++: Fix up cp_compare_floating_point_conversion_ranks for dfp [PR122834]

++: Fix up cp_compare_floating_point_conversion_ranks for dfp [PR122834]

The following testcase ICEs in cp_compare_floating_point_conversion_ranks,
when it is called on one extended floating point type (right now always
a binary floating point type) and a decimal floating point type (which
we currently handle as neither standard nor extended floating point type,
similarly to e.g. __float128 and similar types).
There is an assertion that fails in that case.
When no extended floating point types are involved, e.g. common type
choice is quite arbitrary if TYPE_PRECISION is the same, e.g.
auto a = 0.0DL + 1.0Q;
auto b = 1.0Q + 0.0DL;
chooses the first type in both cases, so decltype (0.0DL) in the first
case and __float128 in the second case.
Now, when one type is extended floating point, I think we should follow
the C++23 rules, which say that conversion ranks are unordered if the
set of the values of both types are neither proper subsets nor supersets
of the other, which is I think the case of binary vs. decimal,
e.g. 0.3D{F,D,L} is not exactly representable in any binary floating point
format and I thought e.g. (1.0FNN + __FLTNN_EPSILON__) * __FLTNN_MIN__
is not representable in any decimal floating point.  At least, for
_Float32, it needs 112 decimal digits to represent it exactly
0.00000000000000000000000000000000000001175494490952133940450443629595204006810278684798281709160328881985245648433835441437622648663818836212158203125
and _Decimal128 has only 34 significant digits, for _Float64
that is already 767 significant digits etc.

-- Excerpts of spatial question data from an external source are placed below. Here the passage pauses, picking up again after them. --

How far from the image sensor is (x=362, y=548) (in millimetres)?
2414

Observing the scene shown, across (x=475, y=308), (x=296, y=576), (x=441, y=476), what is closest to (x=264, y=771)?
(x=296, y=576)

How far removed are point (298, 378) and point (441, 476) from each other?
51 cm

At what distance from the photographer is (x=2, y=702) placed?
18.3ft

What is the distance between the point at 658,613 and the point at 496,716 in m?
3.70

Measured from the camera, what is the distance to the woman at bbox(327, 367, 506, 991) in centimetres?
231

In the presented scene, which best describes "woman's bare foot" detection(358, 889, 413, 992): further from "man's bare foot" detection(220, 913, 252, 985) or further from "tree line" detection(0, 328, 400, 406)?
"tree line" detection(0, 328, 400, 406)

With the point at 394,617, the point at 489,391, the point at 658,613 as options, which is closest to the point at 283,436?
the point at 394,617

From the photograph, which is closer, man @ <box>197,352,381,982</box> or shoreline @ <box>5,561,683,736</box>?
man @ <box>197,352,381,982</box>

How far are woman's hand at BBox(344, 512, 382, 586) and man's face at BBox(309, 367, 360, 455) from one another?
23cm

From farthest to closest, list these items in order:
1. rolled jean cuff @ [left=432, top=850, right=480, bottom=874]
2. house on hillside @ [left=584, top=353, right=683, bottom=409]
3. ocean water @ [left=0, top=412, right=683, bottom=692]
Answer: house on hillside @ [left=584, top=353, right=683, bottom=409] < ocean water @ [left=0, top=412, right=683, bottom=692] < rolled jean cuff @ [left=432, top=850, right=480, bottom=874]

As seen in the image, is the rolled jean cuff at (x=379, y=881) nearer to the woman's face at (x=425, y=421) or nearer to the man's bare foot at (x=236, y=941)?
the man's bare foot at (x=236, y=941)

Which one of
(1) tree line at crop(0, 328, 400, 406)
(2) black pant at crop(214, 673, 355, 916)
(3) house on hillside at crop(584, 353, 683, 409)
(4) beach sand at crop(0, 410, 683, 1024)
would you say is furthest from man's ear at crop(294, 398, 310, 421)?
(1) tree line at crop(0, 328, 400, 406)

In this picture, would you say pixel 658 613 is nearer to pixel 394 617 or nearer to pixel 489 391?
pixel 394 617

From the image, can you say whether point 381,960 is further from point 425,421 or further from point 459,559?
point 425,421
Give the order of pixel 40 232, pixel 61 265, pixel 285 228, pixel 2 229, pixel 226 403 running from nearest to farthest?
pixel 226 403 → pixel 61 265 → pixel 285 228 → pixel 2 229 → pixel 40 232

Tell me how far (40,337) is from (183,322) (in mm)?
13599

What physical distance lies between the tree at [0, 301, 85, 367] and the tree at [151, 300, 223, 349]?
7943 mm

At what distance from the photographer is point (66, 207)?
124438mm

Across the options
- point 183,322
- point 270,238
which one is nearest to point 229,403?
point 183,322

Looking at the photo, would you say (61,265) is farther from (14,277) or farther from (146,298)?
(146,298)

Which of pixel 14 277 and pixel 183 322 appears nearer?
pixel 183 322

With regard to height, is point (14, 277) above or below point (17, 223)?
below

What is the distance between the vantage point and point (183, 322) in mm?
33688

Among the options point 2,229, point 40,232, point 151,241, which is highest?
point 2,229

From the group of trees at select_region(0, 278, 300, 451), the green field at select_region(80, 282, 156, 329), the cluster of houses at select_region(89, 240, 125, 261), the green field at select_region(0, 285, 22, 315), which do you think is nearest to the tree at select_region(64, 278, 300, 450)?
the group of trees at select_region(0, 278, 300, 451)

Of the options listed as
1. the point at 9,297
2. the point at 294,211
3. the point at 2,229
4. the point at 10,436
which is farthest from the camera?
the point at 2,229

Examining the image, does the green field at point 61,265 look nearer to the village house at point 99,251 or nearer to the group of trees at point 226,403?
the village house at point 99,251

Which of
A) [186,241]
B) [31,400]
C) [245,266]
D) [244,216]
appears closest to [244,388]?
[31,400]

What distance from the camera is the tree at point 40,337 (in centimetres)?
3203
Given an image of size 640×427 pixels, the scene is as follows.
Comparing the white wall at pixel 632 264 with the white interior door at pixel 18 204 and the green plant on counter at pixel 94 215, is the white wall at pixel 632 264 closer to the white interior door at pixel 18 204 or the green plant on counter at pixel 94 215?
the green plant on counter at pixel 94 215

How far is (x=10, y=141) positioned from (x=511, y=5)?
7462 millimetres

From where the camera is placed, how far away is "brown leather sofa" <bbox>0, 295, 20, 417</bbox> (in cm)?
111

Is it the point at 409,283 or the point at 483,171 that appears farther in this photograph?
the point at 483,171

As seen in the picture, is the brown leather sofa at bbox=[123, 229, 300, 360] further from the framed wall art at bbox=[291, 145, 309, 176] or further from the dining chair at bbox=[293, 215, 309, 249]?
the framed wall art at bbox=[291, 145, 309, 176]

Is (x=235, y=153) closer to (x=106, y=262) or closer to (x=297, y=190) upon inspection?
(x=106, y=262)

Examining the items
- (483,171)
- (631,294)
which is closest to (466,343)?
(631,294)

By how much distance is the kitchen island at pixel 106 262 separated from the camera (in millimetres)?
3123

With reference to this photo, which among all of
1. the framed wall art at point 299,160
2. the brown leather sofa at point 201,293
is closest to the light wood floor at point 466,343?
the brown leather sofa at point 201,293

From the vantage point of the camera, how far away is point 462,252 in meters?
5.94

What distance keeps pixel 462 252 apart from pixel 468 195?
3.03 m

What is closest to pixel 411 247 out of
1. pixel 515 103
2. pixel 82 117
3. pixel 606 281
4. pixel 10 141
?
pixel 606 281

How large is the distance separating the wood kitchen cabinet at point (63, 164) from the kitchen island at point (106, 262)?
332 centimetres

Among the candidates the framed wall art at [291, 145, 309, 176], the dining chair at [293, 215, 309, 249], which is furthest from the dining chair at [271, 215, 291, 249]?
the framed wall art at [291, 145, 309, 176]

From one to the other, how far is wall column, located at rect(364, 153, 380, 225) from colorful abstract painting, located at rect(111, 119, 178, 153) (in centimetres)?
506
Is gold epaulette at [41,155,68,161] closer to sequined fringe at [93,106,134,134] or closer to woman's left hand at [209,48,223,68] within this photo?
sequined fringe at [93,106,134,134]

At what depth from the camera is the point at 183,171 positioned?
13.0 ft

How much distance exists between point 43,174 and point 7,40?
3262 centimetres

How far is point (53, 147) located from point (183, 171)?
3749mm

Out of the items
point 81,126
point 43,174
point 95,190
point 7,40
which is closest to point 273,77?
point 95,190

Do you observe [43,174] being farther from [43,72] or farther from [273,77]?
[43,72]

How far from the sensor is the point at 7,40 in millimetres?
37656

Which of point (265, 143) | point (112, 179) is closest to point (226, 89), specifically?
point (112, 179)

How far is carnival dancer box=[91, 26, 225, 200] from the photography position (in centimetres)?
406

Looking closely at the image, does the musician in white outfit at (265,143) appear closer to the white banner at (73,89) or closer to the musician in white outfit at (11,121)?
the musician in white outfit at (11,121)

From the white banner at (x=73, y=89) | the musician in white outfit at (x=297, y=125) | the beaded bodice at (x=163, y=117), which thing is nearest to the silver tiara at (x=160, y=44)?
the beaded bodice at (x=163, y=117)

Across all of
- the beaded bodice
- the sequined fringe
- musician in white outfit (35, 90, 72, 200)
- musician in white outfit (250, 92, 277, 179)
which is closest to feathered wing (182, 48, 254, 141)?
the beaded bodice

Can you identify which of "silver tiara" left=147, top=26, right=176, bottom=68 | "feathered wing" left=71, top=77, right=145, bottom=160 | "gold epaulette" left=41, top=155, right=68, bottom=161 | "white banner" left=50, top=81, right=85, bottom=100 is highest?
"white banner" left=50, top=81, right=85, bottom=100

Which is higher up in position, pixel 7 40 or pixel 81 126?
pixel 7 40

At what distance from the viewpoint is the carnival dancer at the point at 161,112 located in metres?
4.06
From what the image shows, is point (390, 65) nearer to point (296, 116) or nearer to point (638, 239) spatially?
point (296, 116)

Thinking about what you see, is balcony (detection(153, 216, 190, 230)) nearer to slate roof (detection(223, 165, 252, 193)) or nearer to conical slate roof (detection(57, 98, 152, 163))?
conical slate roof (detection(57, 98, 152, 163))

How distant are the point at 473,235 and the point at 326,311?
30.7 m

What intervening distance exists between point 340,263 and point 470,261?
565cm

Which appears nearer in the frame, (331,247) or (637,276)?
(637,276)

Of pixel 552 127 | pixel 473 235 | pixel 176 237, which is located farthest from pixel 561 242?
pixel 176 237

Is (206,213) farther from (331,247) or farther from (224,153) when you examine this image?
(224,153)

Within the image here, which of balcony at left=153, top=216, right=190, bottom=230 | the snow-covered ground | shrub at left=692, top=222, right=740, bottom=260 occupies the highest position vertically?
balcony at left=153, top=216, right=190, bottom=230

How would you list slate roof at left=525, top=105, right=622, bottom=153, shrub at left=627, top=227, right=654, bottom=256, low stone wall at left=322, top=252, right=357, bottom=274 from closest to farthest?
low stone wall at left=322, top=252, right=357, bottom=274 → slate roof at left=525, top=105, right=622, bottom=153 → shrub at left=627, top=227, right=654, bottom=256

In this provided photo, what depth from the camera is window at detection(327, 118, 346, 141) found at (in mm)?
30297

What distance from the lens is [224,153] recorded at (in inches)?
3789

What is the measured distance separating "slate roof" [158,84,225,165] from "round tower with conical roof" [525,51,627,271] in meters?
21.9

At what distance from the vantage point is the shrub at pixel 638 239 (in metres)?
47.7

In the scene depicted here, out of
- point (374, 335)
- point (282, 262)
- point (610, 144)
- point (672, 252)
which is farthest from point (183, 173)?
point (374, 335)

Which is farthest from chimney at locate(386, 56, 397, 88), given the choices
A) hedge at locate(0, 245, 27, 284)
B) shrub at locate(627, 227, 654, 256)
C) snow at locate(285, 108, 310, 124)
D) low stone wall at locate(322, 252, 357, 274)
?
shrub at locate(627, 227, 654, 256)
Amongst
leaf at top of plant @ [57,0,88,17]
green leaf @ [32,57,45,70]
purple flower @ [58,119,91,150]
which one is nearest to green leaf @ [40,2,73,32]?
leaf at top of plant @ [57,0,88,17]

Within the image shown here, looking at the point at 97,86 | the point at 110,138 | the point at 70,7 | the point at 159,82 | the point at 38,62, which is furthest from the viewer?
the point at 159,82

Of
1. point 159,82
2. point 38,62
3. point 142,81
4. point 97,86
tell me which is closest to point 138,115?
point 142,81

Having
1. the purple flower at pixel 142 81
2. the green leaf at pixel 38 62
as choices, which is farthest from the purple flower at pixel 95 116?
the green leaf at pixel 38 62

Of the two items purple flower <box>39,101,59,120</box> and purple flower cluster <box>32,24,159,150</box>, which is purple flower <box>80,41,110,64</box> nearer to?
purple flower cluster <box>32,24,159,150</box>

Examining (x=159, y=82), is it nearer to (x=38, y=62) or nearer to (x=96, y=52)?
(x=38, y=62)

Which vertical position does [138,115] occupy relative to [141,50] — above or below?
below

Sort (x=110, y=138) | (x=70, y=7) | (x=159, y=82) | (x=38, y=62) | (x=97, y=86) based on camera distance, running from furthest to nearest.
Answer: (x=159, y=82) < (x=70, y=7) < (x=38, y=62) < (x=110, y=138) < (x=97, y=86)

Though, _Float16 is a different case.
The following helper program:

int
main ()
{
  char buf[256], *p, *q;
  size_t l, ml = 0;
  {
    union { _Float16 x; unsigned short y; } u, v;
    for (int i = 0; i < 0x7c00; ++i)
      {
        u.y = i;
        _Float32 x = u.x;
        strfromf32 (buf, 255, "%.254f", x);
        for (p = buf; *p == '0' || *p == '.'; ++p)
          ;
        if (*p == '\0')
          continue;
        for (q = strchr (p, '\0') - 1; *q == '0' || *q == '.'; --q)
          ;
        q[1] = '\0';
        l = strlen (p);
        if (strchr (p, '.'))
          --l;
        if (ml < l)
          ml = l;
      }
  }
  printf ("%zd\n", ml);
  ml = 0;
  {
    union { __bf16 x; unsigned short y; } u, v;
    for (int i = 0; i < 0x7f80; ++i)
      {
        u.y = i;
        _Float32 x = u.x;
        strfromf32 (buf, 255, "%.254f", x);
        for (p = buf; *p == '0' || *p == '.'; ++p)
          ;
        if (*p == '\0')
          continue;
        for (q = strchr (p, '\0') - 1; *q == '0' || *q == '.'; --q)
          ;
        q[1] = '\0';
        l = strlen (p);
        if (strchr (p, '.'))
          --l;
        if (ml < l)
          ml = l;
      }
  }
  printf ("%zd\n", ml);
}

prints
21
96
As _Decimal32 has 7 and _Decimal64 16 decimal digits, I think neither
_Float16 nor decltype (0.0bf16) is proper subset of values of those types,
but as _Decimal128 has 34 decimal digits, I'd say _Float16 is a proper
subset of _Decimal128 while decltype (0.0bf16) is not.
Example of the 21 decimal digits for _Float16 is
0x1.a3cp-14f16 (0x68f u.y), which is exactly 0.000100076198577880859375

2025-12-18  Jakub Jelinek  <jakub@redhat.com>

	PR c++/122834
	* typeck.cc (cp_compare_floating_point_conversion_ranks): Return
	3 if fmt2->b is 10 except for _Float16 vs. _Decimal128, in that
	case return -2.

	* g++.dg/dfp/pr122834-1.C: New test.
	* g++.dg/dfp/pr122834-2.C: New test.